What is needed ▸ The reply should return the data in full, exactly as written.

Available data ▸
---+---

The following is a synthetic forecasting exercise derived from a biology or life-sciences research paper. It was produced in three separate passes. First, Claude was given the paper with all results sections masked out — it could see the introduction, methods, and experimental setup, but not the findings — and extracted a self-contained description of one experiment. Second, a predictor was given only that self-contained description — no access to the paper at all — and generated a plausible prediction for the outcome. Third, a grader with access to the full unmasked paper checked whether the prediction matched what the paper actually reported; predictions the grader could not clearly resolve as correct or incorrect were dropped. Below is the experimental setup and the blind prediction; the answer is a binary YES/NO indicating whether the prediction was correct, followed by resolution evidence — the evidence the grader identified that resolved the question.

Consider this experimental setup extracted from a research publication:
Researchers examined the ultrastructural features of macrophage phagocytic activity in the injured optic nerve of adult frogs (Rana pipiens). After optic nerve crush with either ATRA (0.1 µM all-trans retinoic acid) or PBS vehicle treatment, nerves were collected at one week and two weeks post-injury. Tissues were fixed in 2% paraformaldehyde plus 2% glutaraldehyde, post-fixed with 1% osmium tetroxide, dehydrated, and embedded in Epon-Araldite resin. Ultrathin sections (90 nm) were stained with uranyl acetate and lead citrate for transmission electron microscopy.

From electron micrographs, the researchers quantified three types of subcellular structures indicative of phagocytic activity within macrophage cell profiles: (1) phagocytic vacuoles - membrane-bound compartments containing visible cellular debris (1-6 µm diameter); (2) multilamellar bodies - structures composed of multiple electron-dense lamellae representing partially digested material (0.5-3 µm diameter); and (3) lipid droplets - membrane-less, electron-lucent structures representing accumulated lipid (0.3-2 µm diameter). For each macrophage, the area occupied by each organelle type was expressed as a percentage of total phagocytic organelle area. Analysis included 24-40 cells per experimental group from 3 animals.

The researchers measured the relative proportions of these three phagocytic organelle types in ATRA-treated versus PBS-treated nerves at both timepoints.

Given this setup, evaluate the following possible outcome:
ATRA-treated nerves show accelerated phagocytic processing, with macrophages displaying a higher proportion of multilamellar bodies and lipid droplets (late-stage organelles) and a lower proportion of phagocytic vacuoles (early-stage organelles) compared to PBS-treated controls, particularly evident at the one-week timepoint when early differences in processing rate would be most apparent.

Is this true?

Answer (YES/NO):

---+---

Reply ▸
The following is a synthetic forecasting exercise derived from a biology or life-sciences research paper. It was produced in three separate passes. First, Claude was given the paper with all results sections masked out — it could see the introduction, methods, and experimental setup, but not the findings — and extracted a self-contained description of one experiment. Second, a predictor was given only that self-contained description — no access to the paper at all — and generated a plausible prediction for the outcome. Third, a grader with access to the full unmasked paper checked whether the prediction matched what the paper actually reported; predictions the grader could not clearly resolve as correct or incorrect were dropped. Below is the experimental setup and the blind prediction; the answer is a binary YES/NO indicating whether the prediction was correct, followed by resolution evidence — the evidence the grader identified that resolved the question.

Consider this experimental setup extracted from a research publication:
Researchers examined the ultrastructural features of macrophage phagocytic activity in the injured optic nerve of adult frogs (Rana pipiens). After optic nerve crush with either ATRA (0.1 µM all-trans retinoic acid) or PBS vehicle treatment, nerves were collected at one week and two weeks post-injury. Tissues were fixed in 2% paraformaldehyde plus 2% glutaraldehyde, post-fixed with 1% osmium tetroxide, dehydrated, and embedded in Epon-Araldite resin. Ultrathin sections (90 nm) were stained with uranyl acetate and lead citrate for transmission electron microscopy.

From electron micrographs, the researchers quantified three types of subcellular structures indicative of phagocytic activity within macrophage cell profiles: (1) phagocytic vacuoles - membrane-bound compartments containing visible cellular debris (1-6 µm diameter); (2) multilamellar bodies - structures composed of multiple electron-dense lamellae representing partially digested material (0.5-3 µm diameter); and (3) lipid droplets - membrane-less, electron-lucent structures representing accumulated lipid (0.3-2 µm diameter). For each macrophage, the area occupied by each organelle type was expressed as a percentage of total phagocytic organelle area. Analysis included 24-40 cells per experimental group from 3 animals.

The researchers measured the relative proportions of these three phagocytic organelle types in ATRA-treated versus PBS-treated nerves at both timepoints.

Given this setup, evaluate the following possible outcome:
ATRA-treated nerves show accelerated phagocytic processing, with macrophages displaying a higher proportion of multilamellar bodies and lipid droplets (late-stage organelles) and a lower proportion of phagocytic vacuoles (early-stage organelles) compared to PBS-treated controls, particularly evident at the one-week timepoint when early differences in processing rate would be most apparent.

Is this true?

Answer (YES/NO):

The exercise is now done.